- [WHAT TO DO]:
Transcribe the lines below verbatim, skipping the images.

- [SOURCE MATERIAL]:
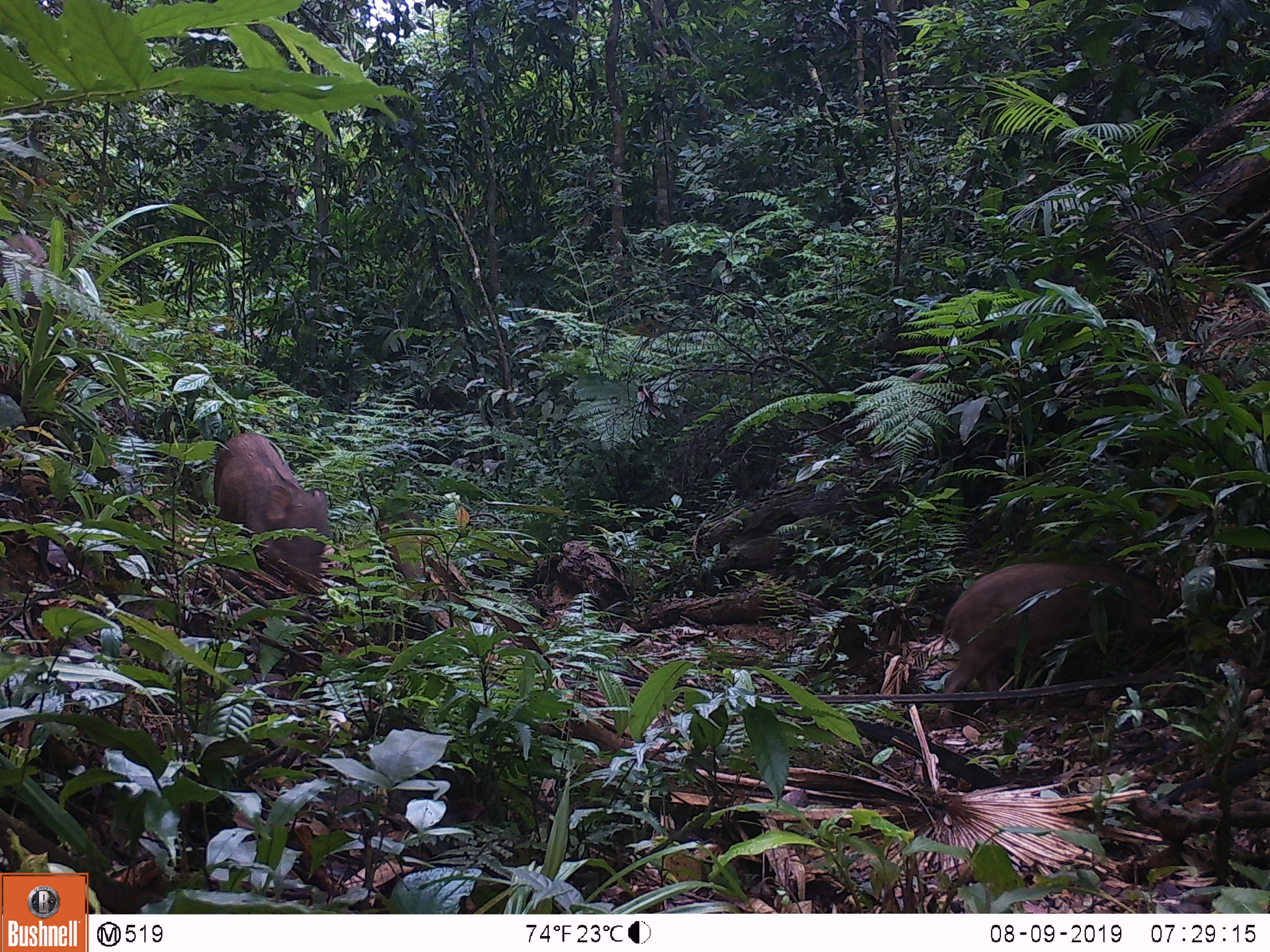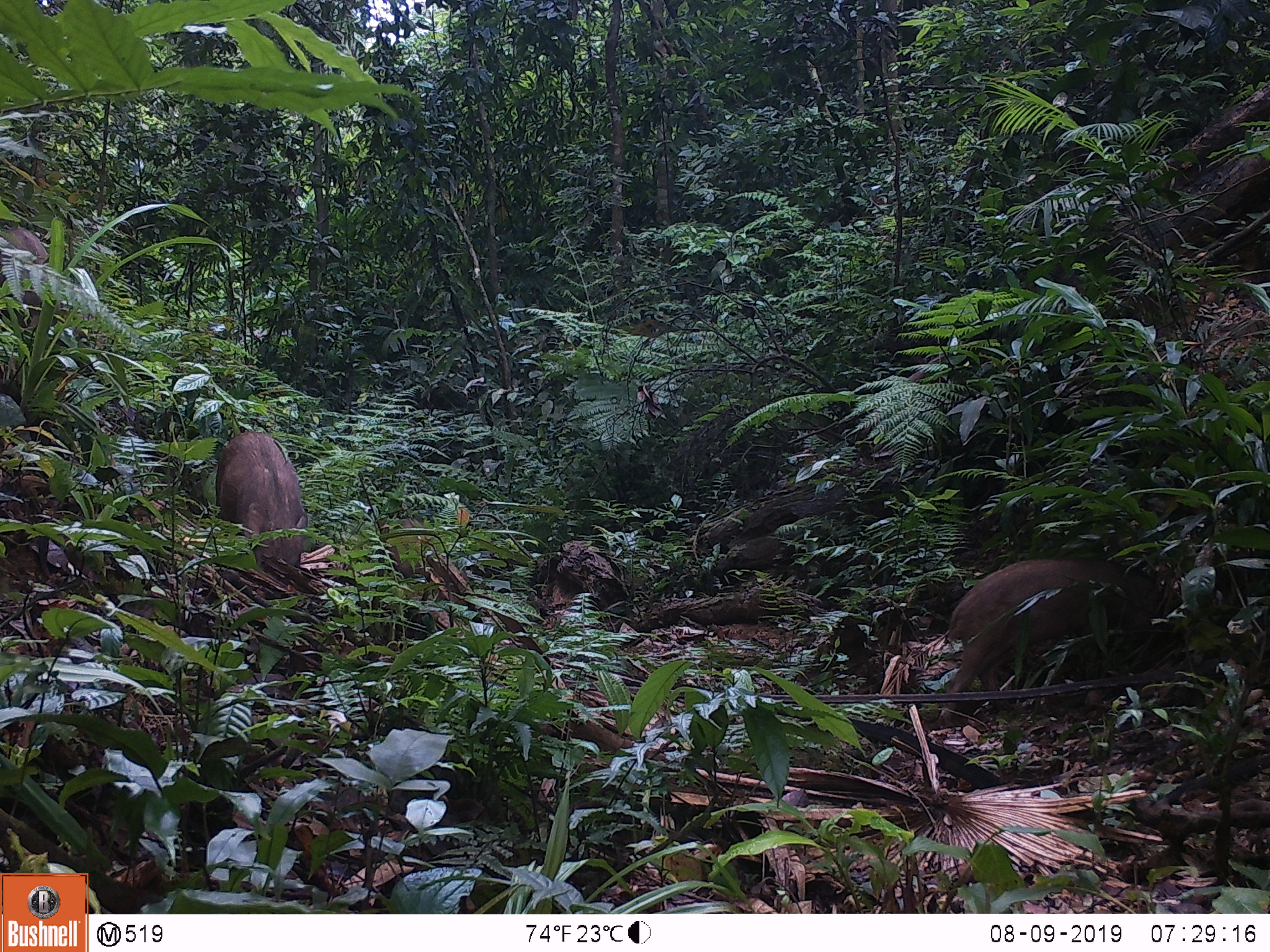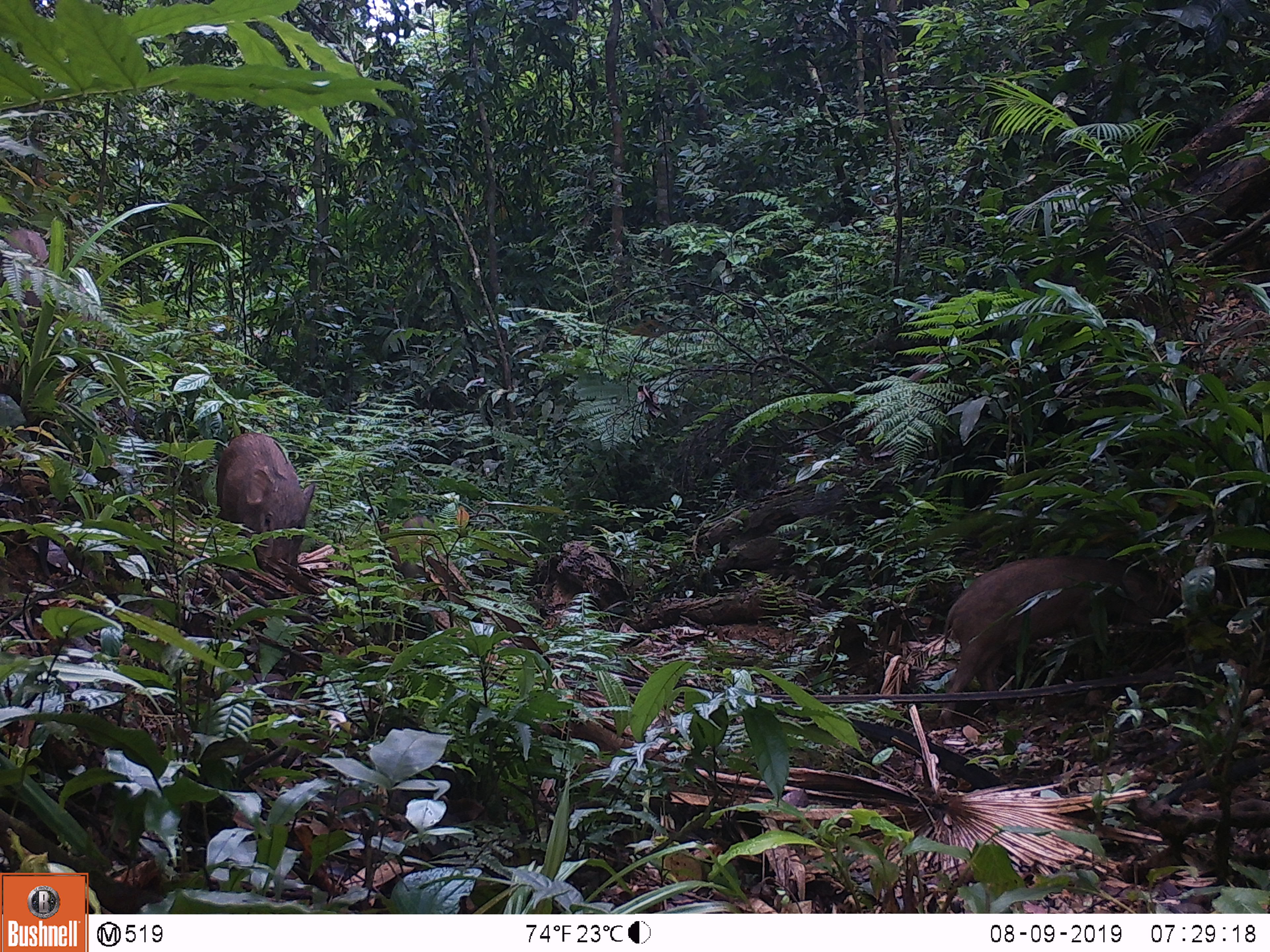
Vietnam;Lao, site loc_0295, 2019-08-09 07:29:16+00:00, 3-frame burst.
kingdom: Animalia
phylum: Chordata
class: Mammalia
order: Artiodactyla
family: Suidae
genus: Sus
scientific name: Sus scrofa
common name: eurasian wild pig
Eurasian wild pig (Sus scrofa). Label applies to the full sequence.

- [COMPLETED TASK]:
Vietnam;Lao, site loc_0295, 2019-08-09 07:29:16+00:00, 3-frame burst.
kingdom: Animalia
phylum: Chordata
class: Mammalia
order: Artiodactyla
family: Suidae
genus: Sus
scientific name: Sus scrofa
common name: eurasian wild pig
Eurasian wild pig (Sus scrofa). Label applies to the full sequence.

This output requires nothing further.